In the last years more and more sites use SSL certificates to encrypt the communication to their sites, this certificate grants their URL with the “S” after the “http” prefix.
Browser notice the encryption status and add a lock or some other icon to hint to the users that they are now in a safe web page so they can safely put their credit card credentials and buy whatever they want as the communication is encrypted and there are no listeners on this line.
If a site has a certificate but there is something wrong with it, maybe it is expired or maybe it doesn’t point to the site in the right way (doesn’t add the www prefix for example) then most browser will alert you while some of them (Chrome! for example) will block you from accessing the site by default (advanced -> I trust…).

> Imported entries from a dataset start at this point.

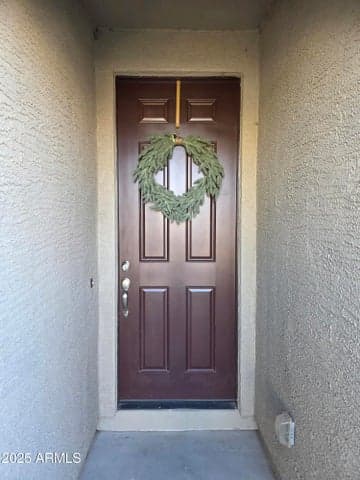 22521 E TWILIGHT Drive, Queen Creek, AZ
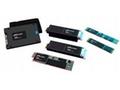 Micron 7450 PRO 960GB NVMe M.2 (22x110) Non-SED En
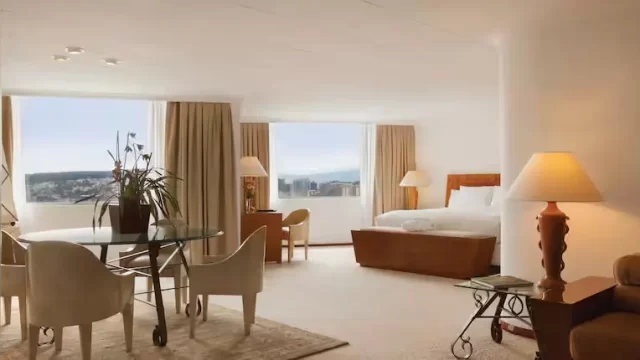 hilton-colon-quito-hotel-presidential-suite-965353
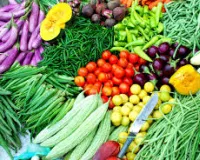 अभी करें सब्जियों की अगेती खेती, फरवरी में बोआई और गर्मियों में होगी रिकॉर्ड तोड़ कमाई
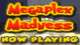Megaplex Madness Now Playing Mac Game - Free Megaplex Madness Now Playing Game for Mac Downloads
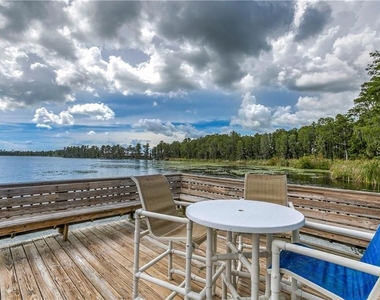 11646 Castine Street - Photo Thumbnail 32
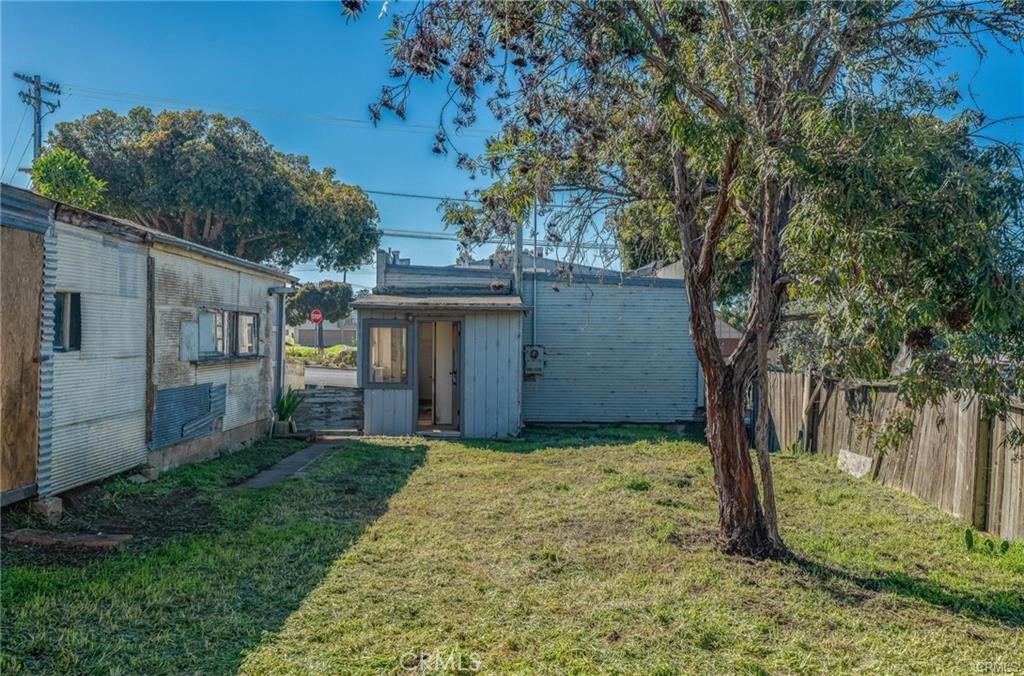 MLS #IV25263875 image #6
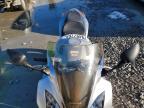 2005 Honda VFR800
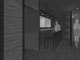 CG作品集・ShadeとPhotosho... /designkan/Img/pers09_mono.jpg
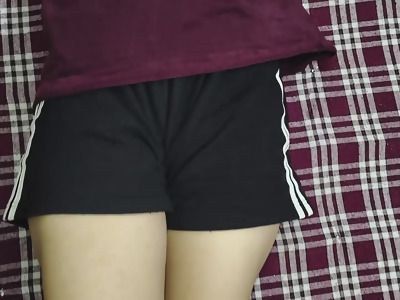 Beeg stage skirt village primary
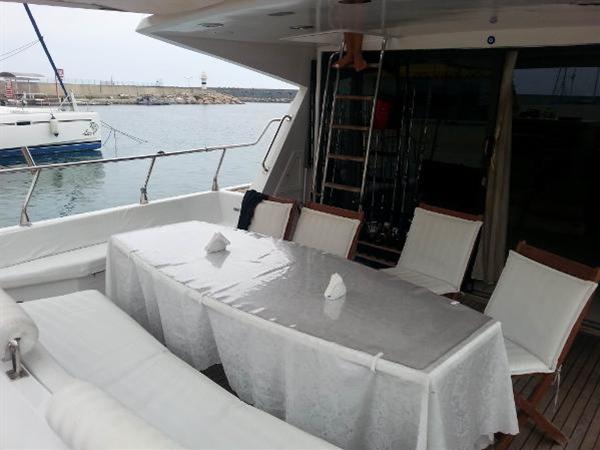 abc-boats-brokerage-brokerage-view-003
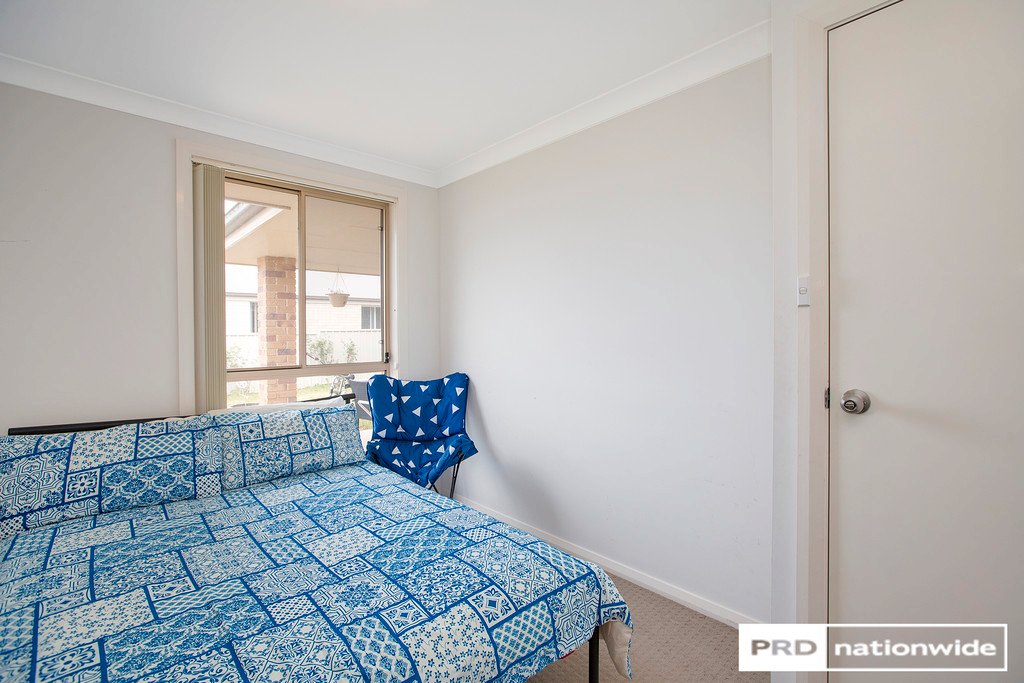 4a Lilly Pilly Court TAMWORTH 12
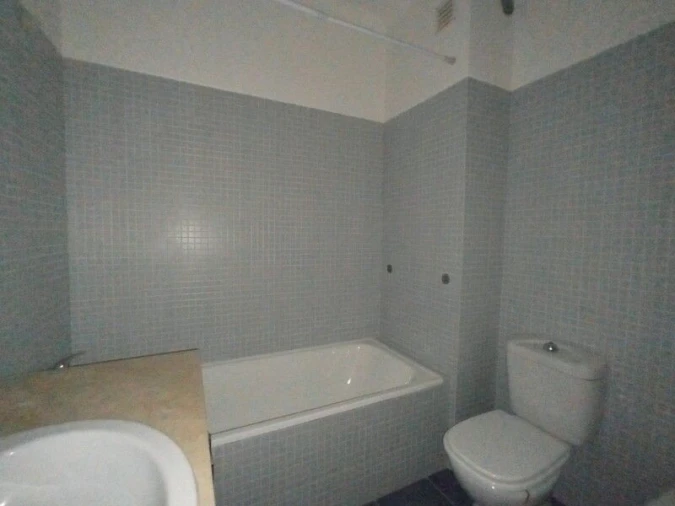 Apartamento T3 para Venda em Alenquer (Santo Estêvão e Triana) Foto 10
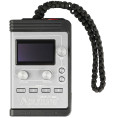 RGBWW LED Panel CRI/TLCI:95 Aputure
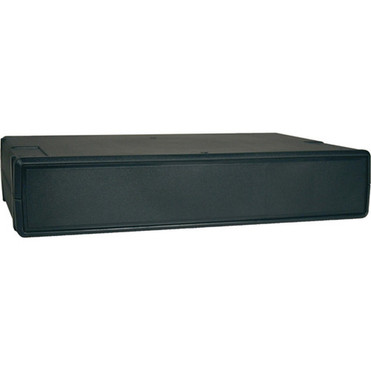 Tripp_Lite_BP24V15RT2U_UPS_External_Battery_Pack_-_24V_DC_-_Lead_Acid_BP24V15RT2U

How should a web crawler handle these pages ? should it access them like normal pages ? should it block the access to them like Chrome’s default behaviour ?
MocularWebCralwer’s approach is simple, get to crawl as many links while exposing the user to the minimal risks. Most web crawlers will leave the decision to the user, but I believe in an opinionated approach rather than a blank approach, so, of course, if one wants he can configure the specifics using the CrawlerConfig object, but if he leaves the deafault behaviour he will get the following configurations out of the box:
- Regular crawling will include web pages which their SSL certificate is broken as the risk is really minimal-to-non-existent in a web crawler (home page, bookmarks, default search engine, toolbar – all of these don’t exist in a web crawler).
- Authenticated crawling – meaning when crawling places for which MWC will put the username/password will block broken SSL pages and not crawl them as not to leak the credentials to a MITM attack.
These simple rules are the default behaviour, but it can be easily tweaked to suit the user’s requirements.
P.S. Crawling broken SSL sites is as risky as crawling sites with no SSL certificate (http://…), there is no substantial difference between these two.